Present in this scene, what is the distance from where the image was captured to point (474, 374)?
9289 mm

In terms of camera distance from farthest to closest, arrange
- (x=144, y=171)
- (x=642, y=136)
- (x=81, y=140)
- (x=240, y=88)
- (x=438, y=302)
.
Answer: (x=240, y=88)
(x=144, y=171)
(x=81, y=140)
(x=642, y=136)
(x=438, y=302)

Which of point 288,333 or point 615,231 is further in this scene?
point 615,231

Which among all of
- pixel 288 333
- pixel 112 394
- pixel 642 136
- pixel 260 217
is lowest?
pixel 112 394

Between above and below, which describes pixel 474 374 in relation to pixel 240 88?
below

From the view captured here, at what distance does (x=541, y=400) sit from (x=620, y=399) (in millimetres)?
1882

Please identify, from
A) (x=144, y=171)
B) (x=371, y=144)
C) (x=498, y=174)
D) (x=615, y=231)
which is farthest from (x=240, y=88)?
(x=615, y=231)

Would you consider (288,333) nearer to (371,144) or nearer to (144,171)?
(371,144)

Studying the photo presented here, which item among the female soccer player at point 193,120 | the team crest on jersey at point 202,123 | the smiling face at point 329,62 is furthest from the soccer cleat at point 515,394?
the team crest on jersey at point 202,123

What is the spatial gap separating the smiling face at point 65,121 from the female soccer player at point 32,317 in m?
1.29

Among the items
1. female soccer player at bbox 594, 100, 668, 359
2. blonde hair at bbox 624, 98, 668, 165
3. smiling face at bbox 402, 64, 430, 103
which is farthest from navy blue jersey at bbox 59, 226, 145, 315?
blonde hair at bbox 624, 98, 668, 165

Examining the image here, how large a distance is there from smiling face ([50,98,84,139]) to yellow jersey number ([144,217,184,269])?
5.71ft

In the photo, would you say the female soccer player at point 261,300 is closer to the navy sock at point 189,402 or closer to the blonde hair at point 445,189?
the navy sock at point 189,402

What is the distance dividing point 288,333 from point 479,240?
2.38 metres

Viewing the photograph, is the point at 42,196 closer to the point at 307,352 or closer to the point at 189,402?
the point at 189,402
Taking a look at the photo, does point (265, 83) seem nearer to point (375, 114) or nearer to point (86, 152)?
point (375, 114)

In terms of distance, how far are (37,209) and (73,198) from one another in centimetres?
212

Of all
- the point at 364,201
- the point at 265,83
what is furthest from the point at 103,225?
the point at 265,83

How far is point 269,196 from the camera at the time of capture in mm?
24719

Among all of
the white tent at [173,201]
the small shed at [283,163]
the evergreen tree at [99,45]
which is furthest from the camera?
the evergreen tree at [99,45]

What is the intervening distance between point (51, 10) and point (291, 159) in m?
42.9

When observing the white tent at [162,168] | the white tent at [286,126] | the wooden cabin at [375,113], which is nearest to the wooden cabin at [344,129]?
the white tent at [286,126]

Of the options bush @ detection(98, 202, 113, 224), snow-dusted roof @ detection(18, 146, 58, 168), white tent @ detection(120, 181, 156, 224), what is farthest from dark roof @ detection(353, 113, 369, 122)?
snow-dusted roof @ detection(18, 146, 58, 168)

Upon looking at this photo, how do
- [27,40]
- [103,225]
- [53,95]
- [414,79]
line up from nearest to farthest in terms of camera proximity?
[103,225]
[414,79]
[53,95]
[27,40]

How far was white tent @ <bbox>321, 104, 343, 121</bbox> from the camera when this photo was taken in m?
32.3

TASK TO COMPLETE => Copy every item above line by line, with no changes to wording, numbers, or punctuation.

THE RESPONSE =>
Present in this scene, what is the distance from where the image was captured to point (474, 374)?
9289 mm

In terms of camera distance from farthest to closest, arrange
- (x=144, y=171)
- (x=642, y=136)
- (x=81, y=140)
- (x=240, y=88)
- (x=438, y=302)
.
Answer: (x=240, y=88)
(x=144, y=171)
(x=81, y=140)
(x=642, y=136)
(x=438, y=302)

Which of point 288,333 or point 615,231 is further in this scene?
point 615,231

Which among all of
- pixel 288 333
- pixel 112 394
- pixel 642 136
- pixel 260 217
is lowest?
pixel 112 394

Between above and below, which describes pixel 474 374 in relation to pixel 240 88?
below

From the view captured here, at what distance does (x=541, y=400) sit from (x=620, y=399) (in millimetres)?
1882

Please identify, from
A) (x=144, y=171)
B) (x=371, y=144)
C) (x=498, y=174)
D) (x=615, y=231)
which is farthest from (x=240, y=88)?
(x=615, y=231)

Would you consider (288,333) nearer to (371,144) or nearer to (144,171)?
(371,144)

Studying the photo presented here, which item among the female soccer player at point 193,120 | the team crest on jersey at point 202,123 | the smiling face at point 329,62 is furthest from the soccer cleat at point 515,394?
the team crest on jersey at point 202,123

What is the spatial gap separating the smiling face at point 65,121 from the female soccer player at point 32,317 in m?
1.29

Among the items
1. female soccer player at bbox 594, 100, 668, 359
2. blonde hair at bbox 624, 98, 668, 165
3. smiling face at bbox 402, 64, 430, 103
which is farthest from navy blue jersey at bbox 59, 226, 145, 315?
blonde hair at bbox 624, 98, 668, 165

Examining the image here, how large a distance is there from smiling face ([50,98,84,139]) to yellow jersey number ([144,217,184,269])?
5.71ft

In the photo, would you say the female soccer player at point 261,300 is closer to the navy sock at point 189,402 or closer to the blonde hair at point 445,189?
the navy sock at point 189,402

What is the distance dividing point 288,333 from point 479,240?
2.38 metres

Viewing the photograph, is the point at 42,196 closer to the point at 307,352 or closer to the point at 189,402?
the point at 189,402
Taking a look at the photo, does point (265, 83) seem nearer to point (375, 114) or nearer to point (86, 152)?
point (375, 114)

In terms of distance, how far are (37,209) and (73,198) from one another in centimetres?
212

Of all
- the point at 364,201
- the point at 265,83
what is furthest from the point at 103,225?
the point at 265,83

How far is point 269,196 from the camera at the time of capture in mm?
24719

Among all of
the white tent at [173,201]
the small shed at [283,163]
the evergreen tree at [99,45]
which is furthest from the camera?
the evergreen tree at [99,45]

What is the intervening distance between point (51, 10) and point (291, 159) in m?
42.9

When observing the white tent at [162,168] | the white tent at [286,126] | the wooden cabin at [375,113], which is nearest to the wooden cabin at [344,129]?
the white tent at [286,126]

Of the options bush @ detection(98, 202, 113, 224), snow-dusted roof @ detection(18, 146, 58, 168), white tent @ detection(120, 181, 156, 224), what is farthest from dark roof @ detection(353, 113, 369, 122)?
snow-dusted roof @ detection(18, 146, 58, 168)

Upon looking at this photo, how do
- [27,40]
- [103,225]
- [53,95]
- [414,79]
line up from nearest to farthest in terms of camera proximity?
[103,225]
[414,79]
[53,95]
[27,40]

How far was white tent @ <bbox>321, 104, 343, 121</bbox> from the camera when this photo was taken in m?
32.3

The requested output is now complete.